*Reading passage*
------------
Differential privacy (DP), introduced by Dwork, McSherry, Nissim and Smith (2006), is a mathematical definition of privacy that bounds how much an individual's presence or absence in a dataset can change the output of an analysis. It is the de-facto standard adopted by the U.S. Census Bureau (2020), Apple, Google, Meta, and used in privacy-preserving deep learning via the DP-SGD algorithm (Abadi et al., 2016).
Definition. A randomised mechanism $\mathcal{M}: \mathcal{X}^n \to \mathcal{Y}$ is $(\epsilon, \delta)$-differentially private if for any two neighbouring datasets $D, D'$ (differing in a single record) and any measurable $S \subseteq \mathcal{Y}$,
$$\Pr[\mathcal{M}(D) \in S] \;\le\; e^{\epsilon} \cdot \Pr[\mathcal{M}(D') \in S] + \delta.$$
The privacy budget $\epsilon$ controls how much the output distribution can shift; smaller is more private. $\delta$ is the failure probability and is typically set to $\delta \ll 1/n$. Pure $\epsilon$-DP corresponds to $\delta = 0$.
------------
*Written problem 1*
According to the differential privacy text, what value of delta corresponds to pure epsilon-DP?
*Written problem 2*
Rewrite the part of the differential privacy text that opens with "Definition. A randomised" and closes with "to $\delta = 0$.", substituting "privacy loss parameter" for "privacy budget".

*Dataset content*
------------
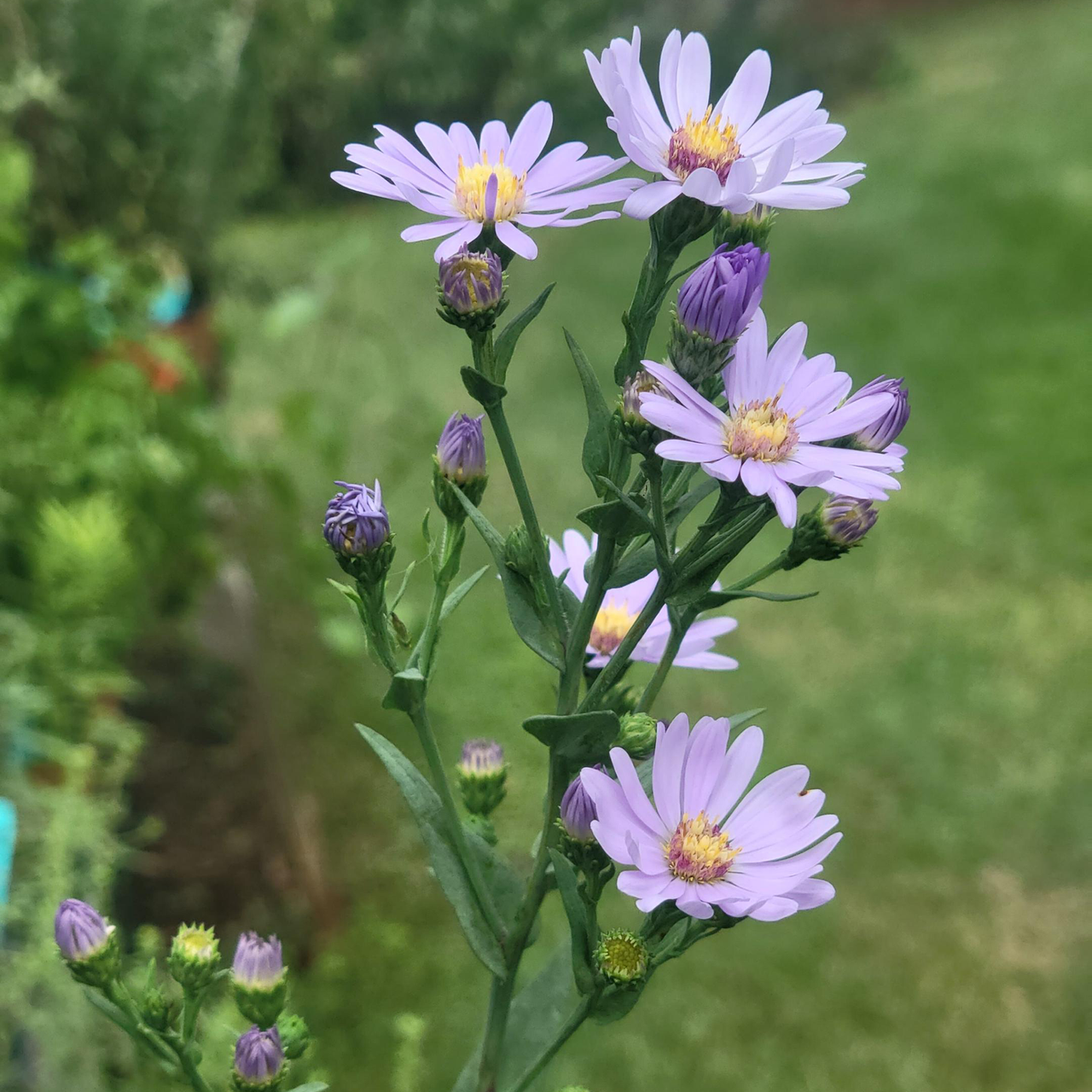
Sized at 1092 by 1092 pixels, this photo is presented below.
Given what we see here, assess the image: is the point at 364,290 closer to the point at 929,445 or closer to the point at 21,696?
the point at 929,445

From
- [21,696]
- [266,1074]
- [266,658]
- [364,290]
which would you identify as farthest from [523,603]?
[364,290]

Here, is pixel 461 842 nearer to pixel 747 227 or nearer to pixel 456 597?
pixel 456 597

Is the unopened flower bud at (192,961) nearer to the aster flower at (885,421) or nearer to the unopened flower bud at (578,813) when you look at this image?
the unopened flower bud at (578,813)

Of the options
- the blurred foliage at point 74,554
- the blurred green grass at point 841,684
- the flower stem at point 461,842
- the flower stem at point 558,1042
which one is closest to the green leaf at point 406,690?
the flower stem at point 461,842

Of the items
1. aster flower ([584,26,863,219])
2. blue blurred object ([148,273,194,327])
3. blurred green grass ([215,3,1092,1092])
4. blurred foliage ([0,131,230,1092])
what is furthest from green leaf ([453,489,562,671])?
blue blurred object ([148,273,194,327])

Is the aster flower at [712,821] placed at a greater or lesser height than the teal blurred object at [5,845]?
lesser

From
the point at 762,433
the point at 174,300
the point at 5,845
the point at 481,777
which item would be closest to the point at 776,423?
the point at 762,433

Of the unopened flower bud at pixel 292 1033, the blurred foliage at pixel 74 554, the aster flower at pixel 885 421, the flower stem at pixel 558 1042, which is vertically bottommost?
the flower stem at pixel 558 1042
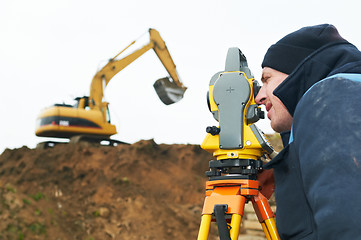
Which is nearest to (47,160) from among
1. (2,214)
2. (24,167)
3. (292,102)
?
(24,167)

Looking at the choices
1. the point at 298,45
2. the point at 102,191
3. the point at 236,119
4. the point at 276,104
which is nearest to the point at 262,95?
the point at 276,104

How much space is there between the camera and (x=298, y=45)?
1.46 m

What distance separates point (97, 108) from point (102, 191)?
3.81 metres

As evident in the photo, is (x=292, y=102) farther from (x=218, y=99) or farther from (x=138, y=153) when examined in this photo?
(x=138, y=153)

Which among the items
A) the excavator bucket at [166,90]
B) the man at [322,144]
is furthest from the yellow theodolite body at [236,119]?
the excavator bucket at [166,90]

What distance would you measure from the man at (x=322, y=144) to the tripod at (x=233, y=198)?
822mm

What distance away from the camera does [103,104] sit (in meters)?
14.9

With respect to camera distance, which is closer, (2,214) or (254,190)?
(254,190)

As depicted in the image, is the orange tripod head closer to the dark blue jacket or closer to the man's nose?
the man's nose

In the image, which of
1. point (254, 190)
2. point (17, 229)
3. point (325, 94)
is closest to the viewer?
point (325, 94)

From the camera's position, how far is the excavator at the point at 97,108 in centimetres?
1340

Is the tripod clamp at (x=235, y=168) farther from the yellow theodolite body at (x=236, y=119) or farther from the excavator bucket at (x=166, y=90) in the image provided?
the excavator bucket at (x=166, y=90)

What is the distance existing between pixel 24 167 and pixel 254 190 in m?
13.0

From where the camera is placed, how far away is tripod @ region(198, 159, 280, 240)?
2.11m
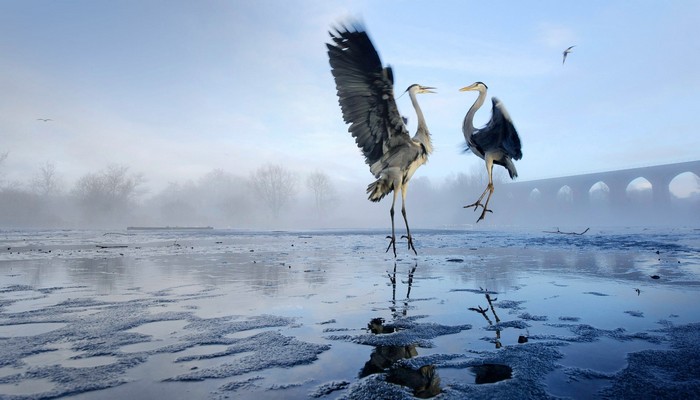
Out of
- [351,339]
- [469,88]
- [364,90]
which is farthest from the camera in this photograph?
------------
*Written response 1*
Pure ε-DP corresponds to δ = 0.

*Written response 2*
Definition. A randomised mechanism $\mathcal{M}: \mathcal{X}^n \to \mathcal{Y}$ is $(\epsilon, \delta)$-differentially private if for any two neighbouring datasets $D, D'$ (differing in a single record) and any measurable $S \subseteq \mathcal{Y}$,
$$\Pr[\mathcal{M}(D) \in S] \;\le\; e^{\epsilon} \cdot \Pr[\mathcal{M}(D') \in S] + \delta.$$
The privacy loss parameter $\epsilon$ controls how much the output distribution can shift; smaller is more private. $\delta$ is the failure probability and is typically set to $\delta \ll 1/n$. Pure $\epsilon$-DP corresponds to $\delta = 0$.